(Stored dataset items)
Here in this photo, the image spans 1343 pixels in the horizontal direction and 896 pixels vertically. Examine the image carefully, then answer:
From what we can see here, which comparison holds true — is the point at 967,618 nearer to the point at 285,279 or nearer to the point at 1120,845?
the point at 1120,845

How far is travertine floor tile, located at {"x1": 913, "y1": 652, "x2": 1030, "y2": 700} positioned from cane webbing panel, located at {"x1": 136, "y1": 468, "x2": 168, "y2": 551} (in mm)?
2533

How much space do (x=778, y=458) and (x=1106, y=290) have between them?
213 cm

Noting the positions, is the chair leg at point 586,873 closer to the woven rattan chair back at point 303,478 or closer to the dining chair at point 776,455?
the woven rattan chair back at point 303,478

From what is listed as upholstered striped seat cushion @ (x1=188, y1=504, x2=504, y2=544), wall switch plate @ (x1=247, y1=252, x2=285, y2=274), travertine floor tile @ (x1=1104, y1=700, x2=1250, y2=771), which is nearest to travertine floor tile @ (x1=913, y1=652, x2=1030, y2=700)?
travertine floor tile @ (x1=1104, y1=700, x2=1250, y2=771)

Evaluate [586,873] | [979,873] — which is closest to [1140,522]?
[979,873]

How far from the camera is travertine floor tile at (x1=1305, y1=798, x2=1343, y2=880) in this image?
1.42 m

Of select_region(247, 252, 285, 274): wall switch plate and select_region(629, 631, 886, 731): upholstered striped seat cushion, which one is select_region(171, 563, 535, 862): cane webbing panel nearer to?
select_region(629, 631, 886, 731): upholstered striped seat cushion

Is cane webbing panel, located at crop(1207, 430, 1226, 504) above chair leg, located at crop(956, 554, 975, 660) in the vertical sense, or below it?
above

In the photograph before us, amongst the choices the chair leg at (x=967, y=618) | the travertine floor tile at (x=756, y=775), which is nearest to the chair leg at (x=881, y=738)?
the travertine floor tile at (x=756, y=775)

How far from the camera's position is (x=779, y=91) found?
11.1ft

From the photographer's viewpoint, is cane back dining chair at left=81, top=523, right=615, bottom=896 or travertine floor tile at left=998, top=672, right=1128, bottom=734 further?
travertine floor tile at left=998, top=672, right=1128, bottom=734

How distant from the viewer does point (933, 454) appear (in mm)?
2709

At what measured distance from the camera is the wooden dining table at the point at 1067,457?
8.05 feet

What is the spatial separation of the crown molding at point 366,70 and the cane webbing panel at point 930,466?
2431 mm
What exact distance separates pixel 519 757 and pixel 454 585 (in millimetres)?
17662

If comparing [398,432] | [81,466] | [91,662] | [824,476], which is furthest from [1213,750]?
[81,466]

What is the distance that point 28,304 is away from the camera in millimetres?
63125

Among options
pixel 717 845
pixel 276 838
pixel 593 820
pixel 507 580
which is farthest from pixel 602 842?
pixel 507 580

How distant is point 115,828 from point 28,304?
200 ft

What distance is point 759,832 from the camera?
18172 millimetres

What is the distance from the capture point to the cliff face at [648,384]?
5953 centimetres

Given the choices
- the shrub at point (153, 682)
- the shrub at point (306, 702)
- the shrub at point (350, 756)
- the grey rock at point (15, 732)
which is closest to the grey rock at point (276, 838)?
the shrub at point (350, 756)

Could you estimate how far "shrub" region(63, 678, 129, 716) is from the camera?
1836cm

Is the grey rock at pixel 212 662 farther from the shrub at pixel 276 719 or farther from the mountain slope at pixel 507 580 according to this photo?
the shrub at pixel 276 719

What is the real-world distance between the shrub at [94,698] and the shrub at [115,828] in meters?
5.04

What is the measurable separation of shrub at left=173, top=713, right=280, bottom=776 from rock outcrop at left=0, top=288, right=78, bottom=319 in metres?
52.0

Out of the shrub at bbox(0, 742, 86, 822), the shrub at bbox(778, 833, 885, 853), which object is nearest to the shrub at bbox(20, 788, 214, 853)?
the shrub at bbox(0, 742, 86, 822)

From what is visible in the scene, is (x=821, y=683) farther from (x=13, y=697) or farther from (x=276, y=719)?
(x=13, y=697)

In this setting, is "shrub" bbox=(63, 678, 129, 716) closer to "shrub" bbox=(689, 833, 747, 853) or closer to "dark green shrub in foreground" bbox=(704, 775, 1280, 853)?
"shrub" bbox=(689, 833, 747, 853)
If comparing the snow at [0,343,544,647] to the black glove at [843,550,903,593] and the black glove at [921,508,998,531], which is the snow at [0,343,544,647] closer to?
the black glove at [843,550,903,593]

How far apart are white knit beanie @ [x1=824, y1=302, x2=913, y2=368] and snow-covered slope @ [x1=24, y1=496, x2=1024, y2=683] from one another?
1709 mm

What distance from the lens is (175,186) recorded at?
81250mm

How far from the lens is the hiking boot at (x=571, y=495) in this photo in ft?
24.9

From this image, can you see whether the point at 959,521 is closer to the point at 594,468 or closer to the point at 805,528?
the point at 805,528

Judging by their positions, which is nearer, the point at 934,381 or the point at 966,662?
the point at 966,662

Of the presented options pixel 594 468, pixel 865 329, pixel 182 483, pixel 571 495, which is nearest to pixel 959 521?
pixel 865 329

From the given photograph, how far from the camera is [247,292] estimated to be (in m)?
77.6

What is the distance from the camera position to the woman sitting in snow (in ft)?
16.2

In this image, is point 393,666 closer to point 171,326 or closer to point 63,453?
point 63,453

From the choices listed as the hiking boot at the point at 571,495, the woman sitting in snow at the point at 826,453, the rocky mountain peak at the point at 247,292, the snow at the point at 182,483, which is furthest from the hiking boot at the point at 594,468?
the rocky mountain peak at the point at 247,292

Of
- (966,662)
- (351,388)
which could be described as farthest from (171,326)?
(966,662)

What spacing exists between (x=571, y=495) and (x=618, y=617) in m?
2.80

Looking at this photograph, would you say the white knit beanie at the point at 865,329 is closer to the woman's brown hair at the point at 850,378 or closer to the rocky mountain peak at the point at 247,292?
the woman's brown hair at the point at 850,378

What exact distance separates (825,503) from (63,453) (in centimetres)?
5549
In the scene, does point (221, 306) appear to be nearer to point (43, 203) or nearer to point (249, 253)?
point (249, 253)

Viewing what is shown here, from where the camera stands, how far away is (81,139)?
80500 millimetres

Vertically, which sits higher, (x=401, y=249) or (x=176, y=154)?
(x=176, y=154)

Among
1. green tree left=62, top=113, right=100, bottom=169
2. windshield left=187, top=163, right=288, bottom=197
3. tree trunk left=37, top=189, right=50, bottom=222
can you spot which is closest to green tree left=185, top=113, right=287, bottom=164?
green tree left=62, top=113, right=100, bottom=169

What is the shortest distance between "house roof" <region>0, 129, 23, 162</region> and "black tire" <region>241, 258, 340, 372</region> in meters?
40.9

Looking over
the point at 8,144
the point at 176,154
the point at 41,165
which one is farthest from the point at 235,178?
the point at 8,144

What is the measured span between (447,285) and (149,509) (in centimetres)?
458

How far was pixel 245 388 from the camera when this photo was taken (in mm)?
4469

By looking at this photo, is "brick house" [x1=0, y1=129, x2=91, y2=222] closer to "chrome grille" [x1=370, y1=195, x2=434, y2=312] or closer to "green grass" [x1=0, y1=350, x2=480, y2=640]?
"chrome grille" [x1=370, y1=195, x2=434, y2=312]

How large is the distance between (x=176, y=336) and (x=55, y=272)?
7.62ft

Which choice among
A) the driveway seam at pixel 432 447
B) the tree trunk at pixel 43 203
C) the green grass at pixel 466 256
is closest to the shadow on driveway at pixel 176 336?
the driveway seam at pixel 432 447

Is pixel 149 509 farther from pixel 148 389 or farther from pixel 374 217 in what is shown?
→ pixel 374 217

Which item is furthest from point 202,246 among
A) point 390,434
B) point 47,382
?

**What is asked**
The lines above should be duplicated exactly.

**Output**
Here in this photo, the image spans 1343 pixels in the horizontal direction and 896 pixels vertically. Examine the image carefully, then answer:
From what we can see here, which comparison holds true — is the point at 967,618 nearer to the point at 285,279 or nearer to the point at 1120,845?
the point at 1120,845

How far is travertine floor tile, located at {"x1": 913, "y1": 652, "x2": 1030, "y2": 700} positioned from cane webbing panel, located at {"x1": 136, "y1": 468, "x2": 168, "y2": 551} (in mm)?
2533

How much space do (x=778, y=458) and (x=1106, y=290) have between them?
213 cm

Noting the positions, is the chair leg at point 586,873 closer to the woven rattan chair back at point 303,478 or closer to the dining chair at point 776,455?
the woven rattan chair back at point 303,478

From what is listed as upholstered striped seat cushion @ (x1=188, y1=504, x2=504, y2=544), wall switch plate @ (x1=247, y1=252, x2=285, y2=274), travertine floor tile @ (x1=1104, y1=700, x2=1250, y2=771), which is nearest to travertine floor tile @ (x1=913, y1=652, x2=1030, y2=700)?
travertine floor tile @ (x1=1104, y1=700, x2=1250, y2=771)

Evaluate [586,873] | [979,873] — which is closest to [1140,522]?
[979,873]

How far from the camera is travertine floor tile at (x1=1305, y1=798, x2=1343, y2=880) in this image?
1.42 m

Of select_region(247, 252, 285, 274): wall switch plate and select_region(629, 631, 886, 731): upholstered striped seat cushion, which one is select_region(171, 563, 535, 862): cane webbing panel nearer to?
select_region(629, 631, 886, 731): upholstered striped seat cushion

Is cane webbing panel, located at crop(1207, 430, 1226, 504) above chair leg, located at crop(956, 554, 975, 660) in the vertical sense, or below it?
above

In the photograph before us, amongst the choices the chair leg at (x=967, y=618) | the travertine floor tile at (x=756, y=775), which is nearest to the chair leg at (x=881, y=738)?
the travertine floor tile at (x=756, y=775)

How far from the camera's position is (x=779, y=91) found?
11.1ft

From the photographer's viewpoint, is cane back dining chair at left=81, top=523, right=615, bottom=896 or travertine floor tile at left=998, top=672, right=1128, bottom=734 further?
travertine floor tile at left=998, top=672, right=1128, bottom=734

How distant from the viewer does point (933, 454) appear (in mm)?
2709

At what measured distance from the camera is the wooden dining table at the point at 1067,457?
8.05 feet

What is the spatial separation of the crown molding at point 366,70 and the cane webbing panel at point 930,466?
2431 mm
What exact distance separates pixel 519 757 and pixel 454 585 (in millimetres)?
17662

If comparing [398,432] | [81,466] | [91,662] | [824,476], which is furthest from [1213,750]?
[81,466]

What is the distance that point 28,304 is away from the camera in millimetres?
63125

Among options
pixel 717 845
pixel 276 838
pixel 593 820
pixel 507 580
which is farthest from pixel 602 842?
pixel 507 580

How distant is point 115,828 from point 28,304?
200 ft

What distance is point 759,832 from the camera?
18172 millimetres

What is the distance from the capture point to the cliff face at [648,384]?
5953 centimetres

Given the choices
- the shrub at point (153, 682)
- the shrub at point (306, 702)
- the shrub at point (350, 756)
- the grey rock at point (15, 732)
which is closest to the grey rock at point (276, 838)?
the shrub at point (350, 756)

Could you estimate how far "shrub" region(63, 678, 129, 716) is from the camera?
1836cm

Is the grey rock at pixel 212 662 farther from the shrub at pixel 276 719 or farther from the mountain slope at pixel 507 580 according to this photo?
the shrub at pixel 276 719

What is the real-world distance between the shrub at [94,698] and the shrub at [115,828] in meters?
5.04

What is the measurable separation of shrub at left=173, top=713, right=280, bottom=776 from rock outcrop at left=0, top=288, right=78, bottom=319 in metres?
52.0

Out of the shrub at bbox(0, 742, 86, 822), the shrub at bbox(778, 833, 885, 853), which object is nearest to the shrub at bbox(20, 788, 214, 853)?
the shrub at bbox(0, 742, 86, 822)

From what is visible in the scene, is (x=821, y=683) farther from (x=13, y=697) or farther from (x=276, y=719)?
(x=13, y=697)

In this setting, is "shrub" bbox=(63, 678, 129, 716) closer to "shrub" bbox=(689, 833, 747, 853) or closer to "dark green shrub in foreground" bbox=(704, 775, 1280, 853)?
"shrub" bbox=(689, 833, 747, 853)
If comparing the snow at [0,343,544,647] to the black glove at [843,550,903,593] and the black glove at [921,508,998,531], which is the snow at [0,343,544,647] closer to?
the black glove at [843,550,903,593]

How far apart are white knit beanie @ [x1=824, y1=302, x2=913, y2=368] and snow-covered slope @ [x1=24, y1=496, x2=1024, y2=683] from one another?
1709 mm

What distance from the lens is (175,186) recorded at?
81250mm

How far from the lens is the hiking boot at (x=571, y=495) in this photo in ft?
24.9

From this image, can you see whether the point at 959,521 is closer to the point at 594,468 or closer to the point at 805,528?
the point at 805,528

Judging by their positions, which is nearer, the point at 934,381 or the point at 966,662?
the point at 966,662

Of the presented options pixel 594 468, pixel 865 329, pixel 182 483, pixel 571 495, which is nearest to pixel 959 521?
pixel 865 329

From the given photograph, how far from the camera is [247,292] estimated to be (in m)?
77.6

What is the distance from the camera position to the woman sitting in snow (in ft)?
16.2

In this image, is point 393,666 closer to point 171,326 or closer to point 63,453?
point 63,453

From the choices listed as the hiking boot at the point at 571,495, the woman sitting in snow at the point at 826,453, the rocky mountain peak at the point at 247,292, the snow at the point at 182,483, which is furthest from the hiking boot at the point at 594,468?
the rocky mountain peak at the point at 247,292

Of
- (966,662)
- (351,388)
which could be described as farthest from (171,326)?
(966,662)

What spacing exists between (x=571, y=495) and (x=618, y=617) in m?
2.80

Looking at this photograph, would you say the white knit beanie at the point at 865,329 is closer to the woman's brown hair at the point at 850,378 or closer to the rocky mountain peak at the point at 247,292?
the woman's brown hair at the point at 850,378

What exact distance separates (825,503) from (63,453) (in centimetres)?
5549
In the scene, does point (221, 306) appear to be nearer to point (43, 203) or nearer to point (249, 253)?
point (249, 253)

Viewing what is shown here, from where the camera stands, how far away is (81,139)?
80500 millimetres

Vertically, which sits higher, (x=401, y=249) or (x=176, y=154)?
(x=176, y=154)

Among
1. green tree left=62, top=113, right=100, bottom=169
2. windshield left=187, top=163, right=288, bottom=197
3. tree trunk left=37, top=189, right=50, bottom=222
can you spot which is closest to green tree left=185, top=113, right=287, bottom=164?
green tree left=62, top=113, right=100, bottom=169

What is the shortest distance between "house roof" <region>0, 129, 23, 162</region> and "black tire" <region>241, 258, 340, 372</region> in meters?
40.9

Looking over
the point at 8,144
the point at 176,154
the point at 41,165
which one is farthest from the point at 235,178?
the point at 8,144

What is the measured span between (447,285) and (149,509) (in centimetres)?
458

How far was pixel 245 388 from the camera when this photo was taken (in mm)?
4469

By looking at this photo, is "brick house" [x1=0, y1=129, x2=91, y2=222] closer to "chrome grille" [x1=370, y1=195, x2=434, y2=312] or closer to "green grass" [x1=0, y1=350, x2=480, y2=640]?
"chrome grille" [x1=370, y1=195, x2=434, y2=312]

How large is the distance between (x=176, y=336) and (x=55, y=272)?
7.62ft

Which choice among
A) the driveway seam at pixel 432 447
B) the tree trunk at pixel 43 203
C) the green grass at pixel 466 256
is closest to the shadow on driveway at pixel 176 336?
the driveway seam at pixel 432 447

Is pixel 149 509 farther from pixel 148 389 or farther from pixel 374 217 in what is shown?
→ pixel 374 217

Which item is furthest from point 202,246 among
A) point 390,434
B) point 47,382
?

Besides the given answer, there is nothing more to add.